▸ **About this task**: Extract only the lines from the start of the entries below to the line with "scientific name: Melogale", inclusive; omit every picture.
===== Exercise input =====
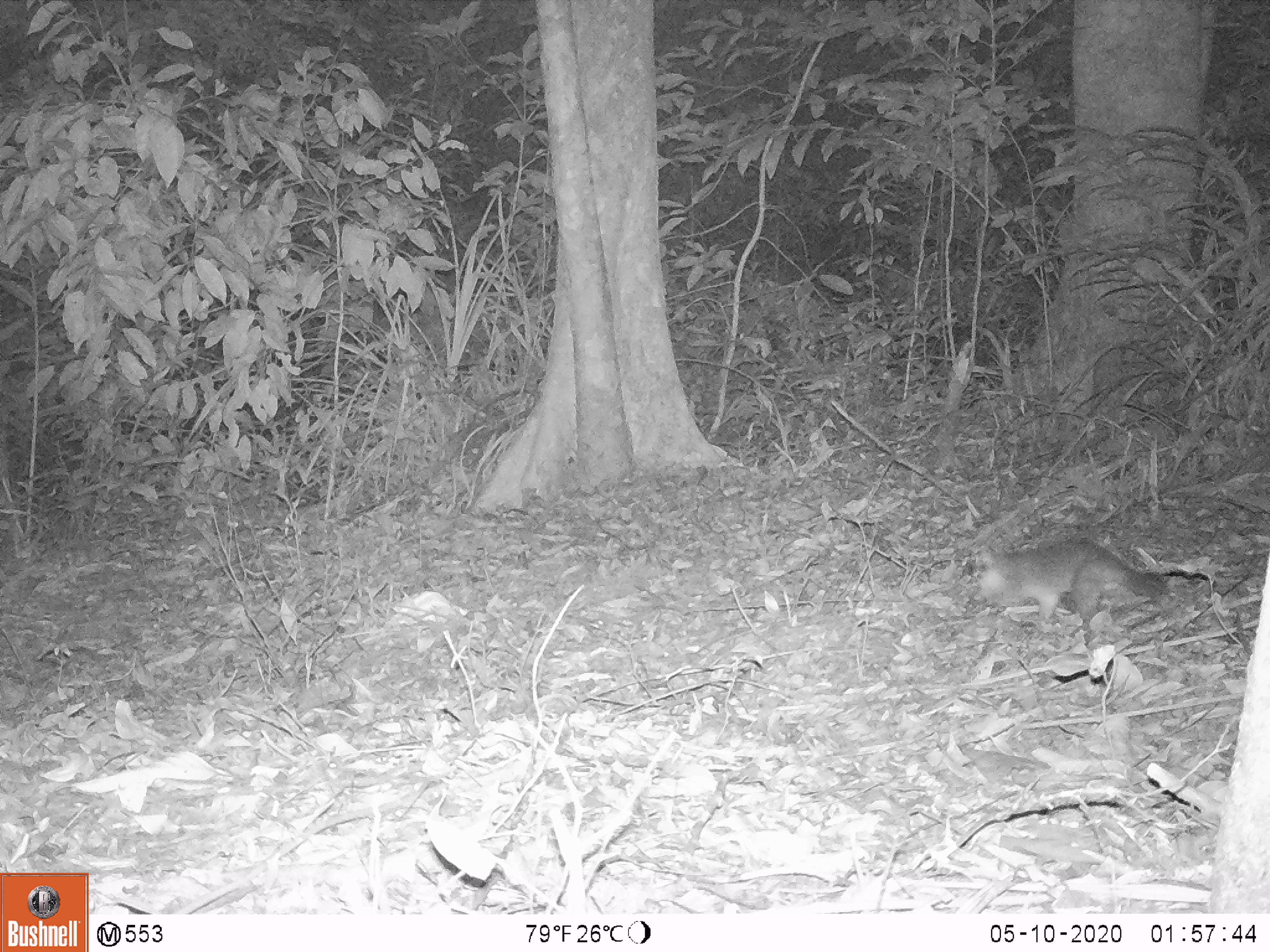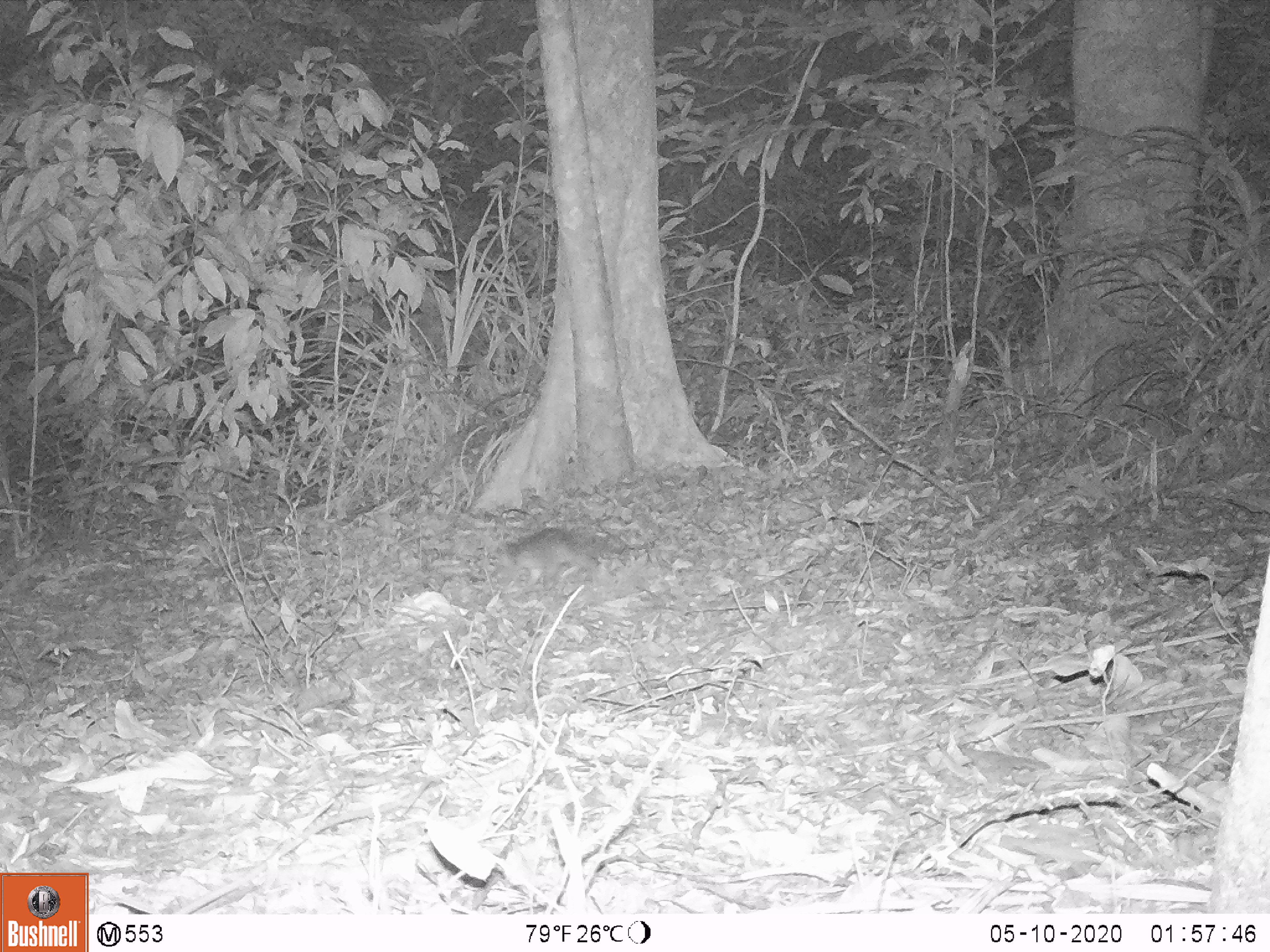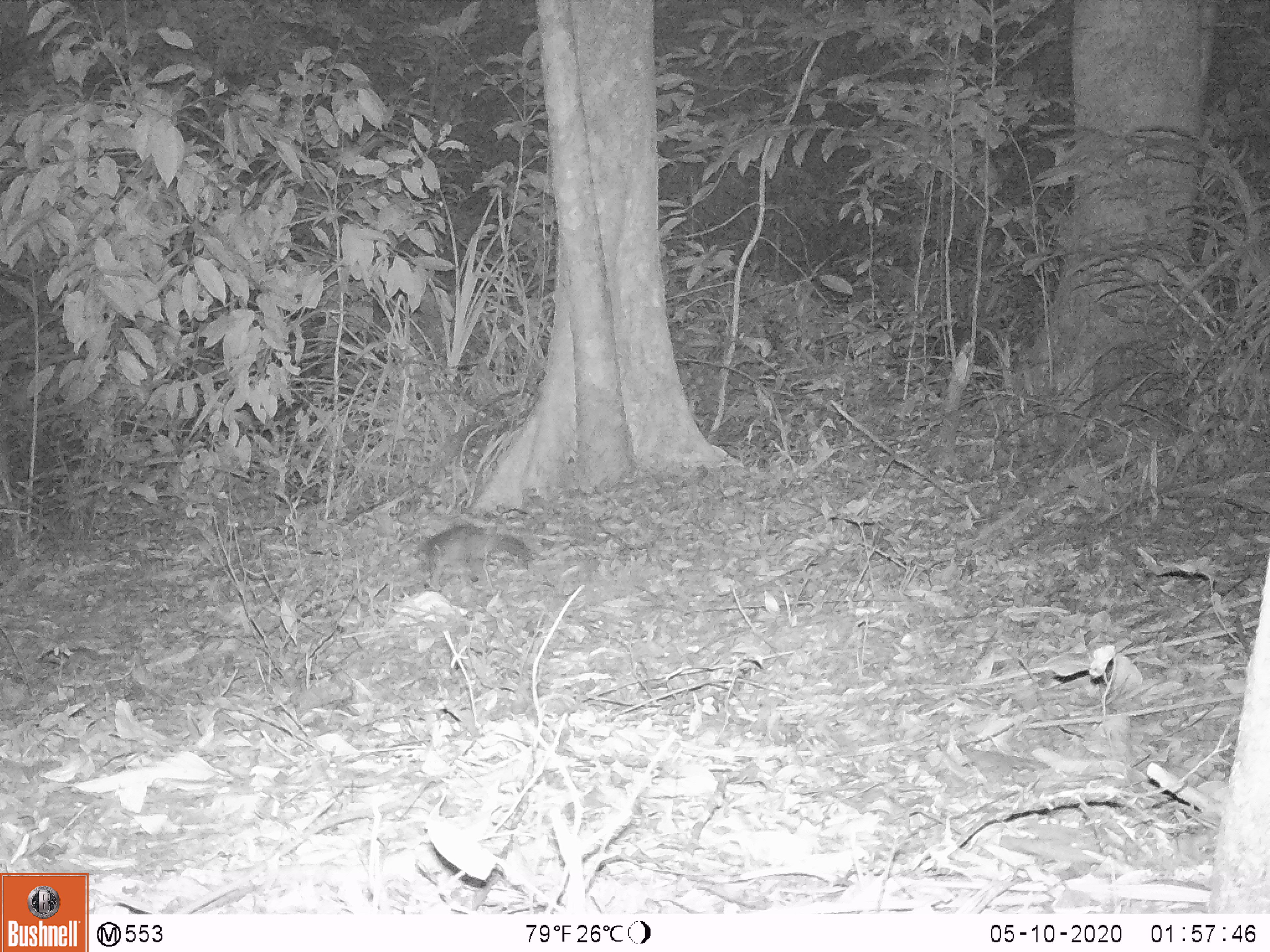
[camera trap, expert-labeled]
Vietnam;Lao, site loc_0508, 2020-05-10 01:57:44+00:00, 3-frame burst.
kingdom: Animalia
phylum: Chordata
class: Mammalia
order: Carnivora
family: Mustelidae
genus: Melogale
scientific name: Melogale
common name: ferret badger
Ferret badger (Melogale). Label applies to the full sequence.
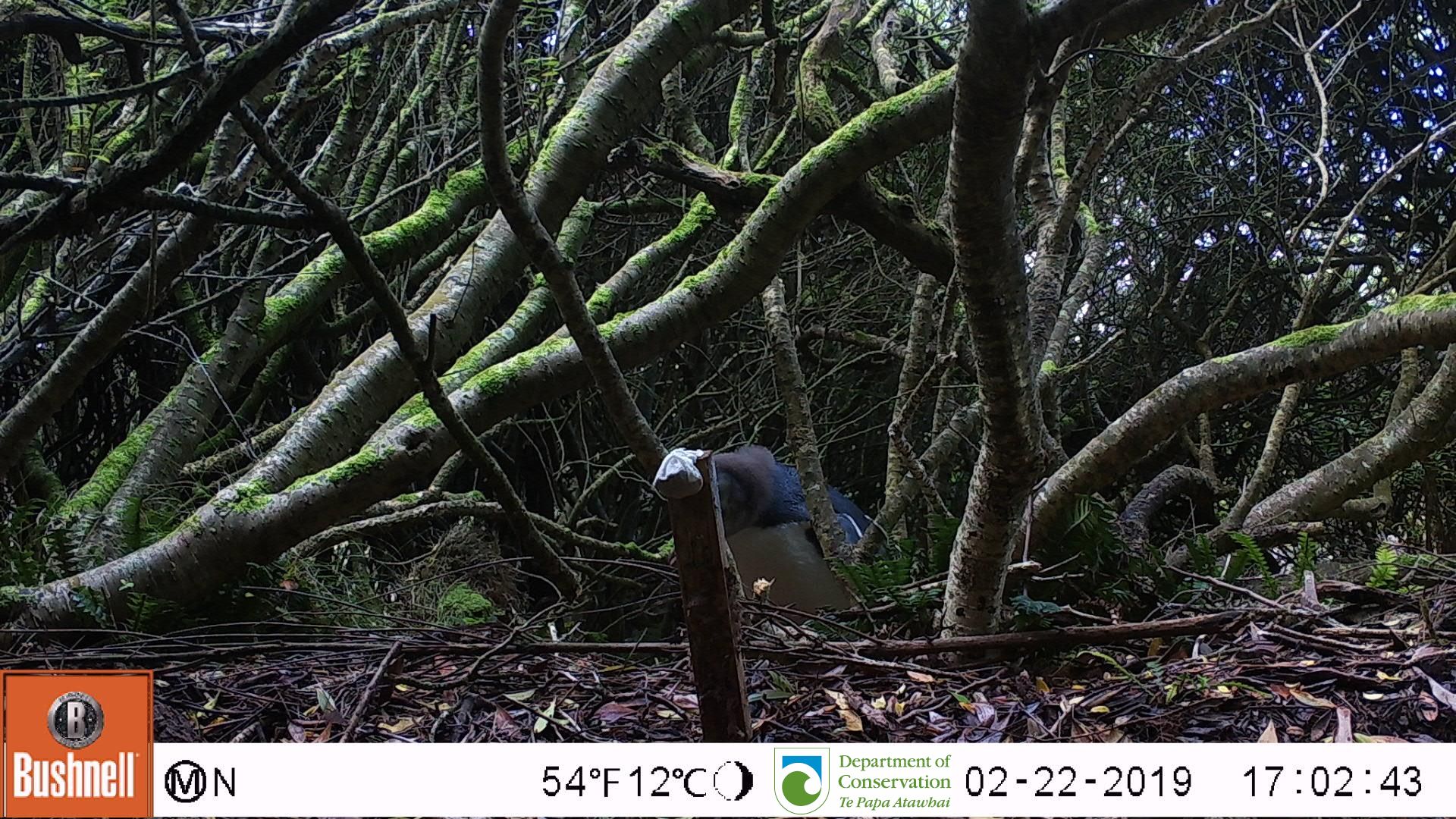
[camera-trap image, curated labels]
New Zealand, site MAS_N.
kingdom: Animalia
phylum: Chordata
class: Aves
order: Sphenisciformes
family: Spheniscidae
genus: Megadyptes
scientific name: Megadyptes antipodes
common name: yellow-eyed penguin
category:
=====
▸ **Response**:
[camera trap, expert-labeled]
Vietnam;Lao, site loc_0508, 2020-05-10 01:57:44+00:00, 3-frame burst.
kingdom: Animalia
phylum: Chordata
class: Mammalia
order: Carnivora
family: Mustelidae
genus: Melogale
scientific name: Melogale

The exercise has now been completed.